[[ Given text, beginning ]]

By MHC Advancement on June 30, 2016 at 12:47 PM

Rochelle Thomas '01 recalls Mount Holyoke as being the greatest academic experience of her life: "I try to give something to MHC every year because I will never forget the experiences I had and hope that it continues to inspire more women for centuries to come. I am ever so jealous of the FPs, because I wish I could walk through the MHC gates with the knowledge of the world as I now know it. I don't think I would ever leave!"

What's the greatest lesson you learned while at MHC? We were all once fish!

What's your favorite spot on campus? So many! I always remember the flowering trees that were just outside of Buckland. They were probably insignificant to almost everyone else but it was a reminder of all of the touches of beauty around campus. But, the waterfall, the equestrian center, the path around the lake—the possibilities are endless!

[[ Given text, end ]]

Required action: Continue the Mount Holyoke alumna profile of Rochelle Thomas from its last sentence.

[[ Recorded information, beginning ]]

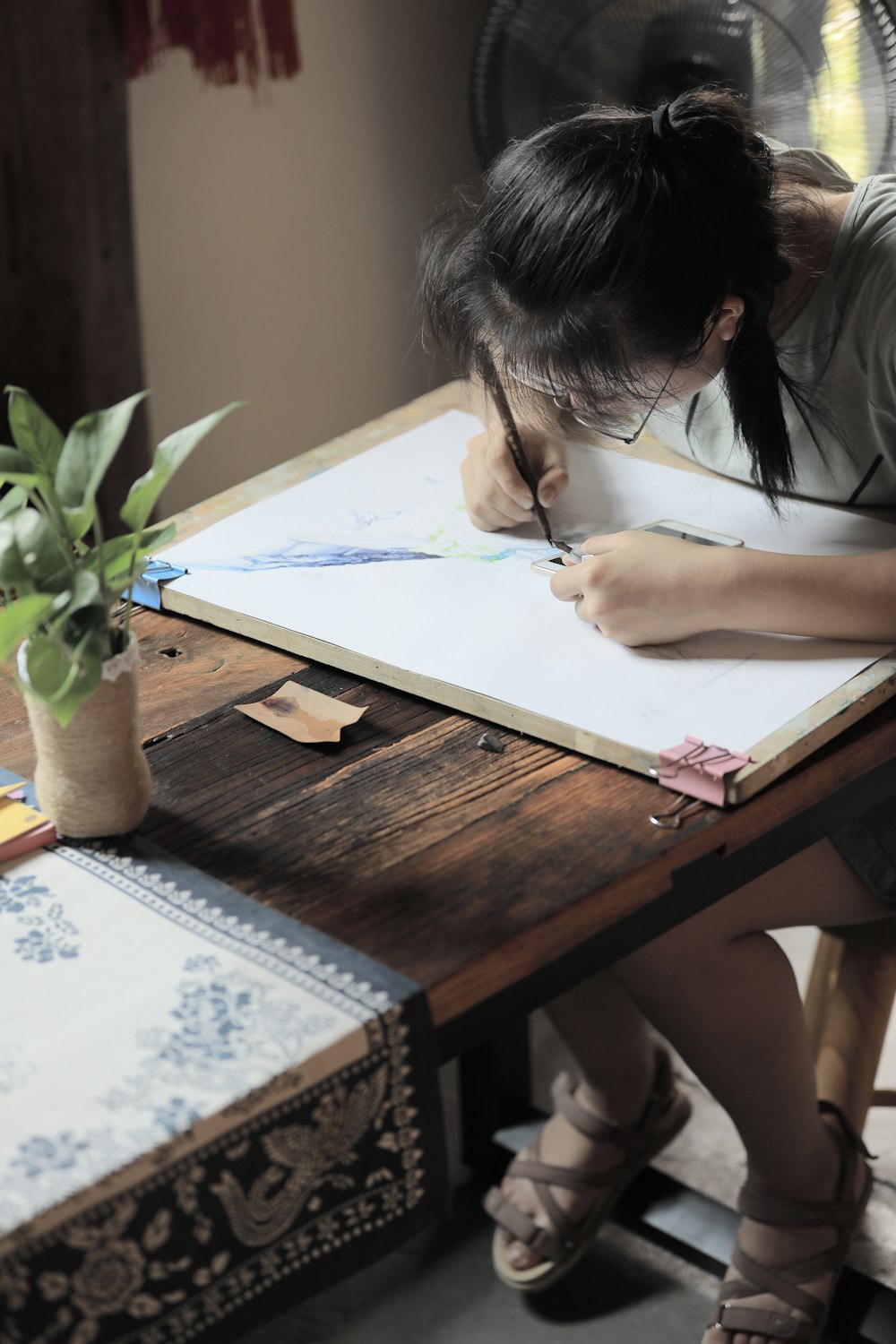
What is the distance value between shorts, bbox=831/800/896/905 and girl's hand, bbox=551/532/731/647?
0.70 ft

[[ Recorded information, end ]]

Answer area:
You recently made a gift to MHC. Can you tell us what inspired you to give? I received a very generous financial aid package that enabled me to attend MHC and I hope many other women are able to benefit from such a gift in the future. Additionally, I hope that the College continues to attract such world class educators. Not a day goes by when I don't think about how much the faculty was invested in its students, taking the time to have lunch with us, invite us into their homes and answer e-mails about anything. A lot of learning happened outside of the classroom. And, the campus ain't too shabby to look at either!